§ **EXERCISE REQUIREMENTS**
(a) In the post about Bob Allen, which details does the officer give about the car the man was driving?
(b) Answer these about the post about Bob Allen:
(i) At approximately what time on 11 July 2007 was the officer conducting the plain clothes investigation?
(ii) How much money was Allen busted for offering the undercover cop?
(iii) Why did the officer walk into the handicap stall?
(c) Carry on the post about Bob Allen, picking up after its final sentence.

Ha Ha... You have to pay men to blow them.
headline corrected...
Oh god, this is like fucking christmas time for me. It really is. First Vitter, right-wing hypocrite deluxxx, gets busted. Next it's florida Republican, and Mccain campaign chair, Bob Allen, busted for offering $20 to an undercover cop to blow him.
"On 11 July 2007 at approximately 1533 hours I was conducting a plain clothes investigation in the area of 10 Broad Street (Space View Park). I observed a white male driving a silver 4 door Toyota pull into the driveway, which is a roundabout, twice within a matter of moments. I recall this because I was conducting surveillance in an attempt to capture a burglar in a nearby condominium and I was concerned about counter-surveillance.
"I observed Allen walk into the men's restroom ... I then observed Allen leave the restroom and walk towards a park bench. I then entered the bathroom to adjust my police radio. On my way out of the restroom I almost bumped into Allen who was on his way into the restroom again. Allen changed his course of direction when he saw that I was leaving the restroom and went back towards his park bench. I talked with the other officers again and then entered the bathroom and began washing my hands. Allen entered the the restroom behind me and proceeded into the first stall.
"I realized there were no paper towels to dry my hands so I walked into the handicap stall to dry my hands. As I stood in the stall drying my hands I observed Allen look over the door of my stall and make eye contact with me. Allen then stepped away and then came back to the door of my stall and looked in, making eye contact with me again.

§ **DATA**
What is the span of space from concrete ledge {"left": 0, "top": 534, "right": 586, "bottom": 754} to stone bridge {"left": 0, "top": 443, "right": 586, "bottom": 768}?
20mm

§ **SOLVED TASKS**
(a) Silver, four-door, Toyota.

(b)
(i) Approximately 1533 hours.
(ii) $20.
(iii) There were no paper towels, so he went in to dry his hands.

(c)
"I said 'hey buddy' and Allen said 'hi' and then stepped away again. About 5 seconds later Allen pushed open the door to my stall and stepped inside. I was standing against the far wall of the stall. Allen closed the door behind him and stood against it. I said 'What's up?' and Allen again said 'hi.' Allen then said, 'this is kind of a public place isn't it?' I said, 'do you have somewhere else we can go?' Allen said, 'How about across the bridge, it's quiet over there.' Allen engaged me in a conversation in which it was agreed that he would pay me $20 in order to perform a 'blow job' on me. Allen stated that he wanted me to ride with him across the river before he performed the act and gave me the money. Before entering Allen's vehicle I identified myself as a police officer and detained him."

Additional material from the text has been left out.